Though it is always preferable for employees to work on de-energized electrical equipment, this is not always possible in today’s production environments. An arc flash study is a useful and necessary tool to allow an employer to identify the hazards, select the PPE, and develop the procedures that will protect workers from arc flash blasts that occur everyday in facilities nationwide. These studies give valuable information on the dangers present within a piece of energized electrical equipment, as well as the approach boundaries that should be maintained around electrical equipment for unprotected personnel. Conducting an arc flash study is part of an overall electrical safety process that involves a number of simple steps, including:

Collecting the field data Retaining a qualified engineer to perform the calculations Printing and applying the labels Selecting and making available the appropriate PPE Developing appropriate procedures for maintenance of electrical equipment Training employees and enforcing the use of PPE and approved procedures

OSHA inspectors are now beginning to enforce NFPA 70E and the arc flash labeling requirements listed therein.

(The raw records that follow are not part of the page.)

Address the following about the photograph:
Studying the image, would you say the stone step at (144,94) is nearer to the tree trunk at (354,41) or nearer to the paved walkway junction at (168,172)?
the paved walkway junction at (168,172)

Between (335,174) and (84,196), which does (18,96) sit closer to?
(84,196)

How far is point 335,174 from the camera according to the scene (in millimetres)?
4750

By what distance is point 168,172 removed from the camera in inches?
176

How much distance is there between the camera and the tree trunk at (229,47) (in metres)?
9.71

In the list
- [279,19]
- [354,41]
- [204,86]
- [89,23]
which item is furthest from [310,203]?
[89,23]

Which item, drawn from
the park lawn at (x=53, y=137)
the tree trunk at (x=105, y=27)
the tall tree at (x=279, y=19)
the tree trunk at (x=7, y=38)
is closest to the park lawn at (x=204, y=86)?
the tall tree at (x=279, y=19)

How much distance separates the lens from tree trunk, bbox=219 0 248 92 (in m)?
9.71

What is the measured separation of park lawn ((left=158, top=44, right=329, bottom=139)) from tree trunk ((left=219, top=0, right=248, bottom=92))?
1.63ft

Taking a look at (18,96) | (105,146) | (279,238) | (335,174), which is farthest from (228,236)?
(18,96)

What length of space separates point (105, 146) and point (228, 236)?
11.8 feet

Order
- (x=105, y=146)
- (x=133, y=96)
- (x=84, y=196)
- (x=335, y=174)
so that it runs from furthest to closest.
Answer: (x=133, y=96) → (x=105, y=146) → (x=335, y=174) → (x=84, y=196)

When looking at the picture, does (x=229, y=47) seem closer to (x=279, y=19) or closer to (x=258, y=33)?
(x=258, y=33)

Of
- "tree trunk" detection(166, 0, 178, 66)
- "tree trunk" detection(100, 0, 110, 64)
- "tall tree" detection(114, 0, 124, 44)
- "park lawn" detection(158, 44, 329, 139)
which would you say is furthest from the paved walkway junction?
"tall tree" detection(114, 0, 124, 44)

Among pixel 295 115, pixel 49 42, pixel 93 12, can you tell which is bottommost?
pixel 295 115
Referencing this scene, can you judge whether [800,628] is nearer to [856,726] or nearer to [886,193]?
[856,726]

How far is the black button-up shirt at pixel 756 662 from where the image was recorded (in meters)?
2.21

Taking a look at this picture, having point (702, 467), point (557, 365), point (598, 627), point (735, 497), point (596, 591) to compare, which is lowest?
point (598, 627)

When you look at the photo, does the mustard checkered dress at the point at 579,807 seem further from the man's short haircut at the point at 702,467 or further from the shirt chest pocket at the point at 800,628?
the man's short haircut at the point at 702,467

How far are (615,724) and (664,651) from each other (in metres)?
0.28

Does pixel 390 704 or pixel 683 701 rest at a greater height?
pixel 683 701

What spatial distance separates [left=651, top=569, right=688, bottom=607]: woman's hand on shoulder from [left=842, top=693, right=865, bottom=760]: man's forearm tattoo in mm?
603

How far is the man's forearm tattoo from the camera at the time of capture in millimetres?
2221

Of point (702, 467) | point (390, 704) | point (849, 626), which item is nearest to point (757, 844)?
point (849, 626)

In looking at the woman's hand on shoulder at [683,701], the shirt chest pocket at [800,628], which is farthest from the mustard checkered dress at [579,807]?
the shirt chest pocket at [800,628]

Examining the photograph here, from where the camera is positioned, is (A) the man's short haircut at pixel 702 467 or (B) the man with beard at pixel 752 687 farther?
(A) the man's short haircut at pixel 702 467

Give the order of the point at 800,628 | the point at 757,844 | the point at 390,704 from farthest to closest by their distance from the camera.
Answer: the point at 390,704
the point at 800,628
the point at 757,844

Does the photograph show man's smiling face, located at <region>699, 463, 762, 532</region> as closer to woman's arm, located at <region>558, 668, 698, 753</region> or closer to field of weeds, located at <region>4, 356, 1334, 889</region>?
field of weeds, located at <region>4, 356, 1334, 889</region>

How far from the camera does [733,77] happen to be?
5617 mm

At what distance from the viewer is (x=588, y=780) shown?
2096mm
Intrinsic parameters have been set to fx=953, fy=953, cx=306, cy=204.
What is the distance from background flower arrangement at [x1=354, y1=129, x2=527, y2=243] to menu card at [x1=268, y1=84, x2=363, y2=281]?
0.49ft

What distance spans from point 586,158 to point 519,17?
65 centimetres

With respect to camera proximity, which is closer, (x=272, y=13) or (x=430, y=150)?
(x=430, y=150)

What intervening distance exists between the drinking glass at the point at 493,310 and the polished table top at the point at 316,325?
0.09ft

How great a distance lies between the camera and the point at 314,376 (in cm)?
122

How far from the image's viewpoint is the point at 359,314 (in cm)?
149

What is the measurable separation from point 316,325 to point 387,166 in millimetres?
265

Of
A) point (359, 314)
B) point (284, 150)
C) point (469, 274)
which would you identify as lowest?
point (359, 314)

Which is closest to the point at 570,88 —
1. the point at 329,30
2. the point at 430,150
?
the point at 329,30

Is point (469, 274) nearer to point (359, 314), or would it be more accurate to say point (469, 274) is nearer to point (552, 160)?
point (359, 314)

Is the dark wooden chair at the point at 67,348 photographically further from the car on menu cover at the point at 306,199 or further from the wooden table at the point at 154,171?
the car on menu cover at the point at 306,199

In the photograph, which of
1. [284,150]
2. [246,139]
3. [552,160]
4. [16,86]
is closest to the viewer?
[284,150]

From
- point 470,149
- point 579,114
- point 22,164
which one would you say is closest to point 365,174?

Delay in performing an arc flash study and implementing the labeling and PPE requirements in NFPA 70E will put facilities at a growing distance from accepted industry practice. The cost of the engineering, labels and PPE is modest when compared to the potential for monetary loss and human injury. With virtually no interruption of operations required to implement, all facilities should consider moving forward with flash hazard analysis programs as soon as is practical.

References

1. Gregory, George (2003). Preventing Arc Flash Incidents in the Workplace. EC&M The Magazine of Electrical Design, Construction & Maintenance, 6, 4 pages

2. Holt, Mike (April 05, 2004). What is Arc Flash? Retrieved December 22, 2005, from http://www.mikeholt.com/mojonewsarchive/NEC-HTML/HTML/What-is-Arc-Flash~20040512.php

3. OSHA Home Page (n.d.). Occupational Safety and Health Administration – OSHA HOME PAGE. Retrieved December 22, 2005, from http://www.osha.gov

4. National Fire Protection Association. (2005). National Electrical Code (Publication number NFPA 70-2005). Salt Lake City, UT: National Fire Protection Association.

5. National Fire Protection Association. (2004). Electrical Safety In the Workplace (Publication number NFPA 70E-2004). Salt Lake City, UT: National Fire Protection Association.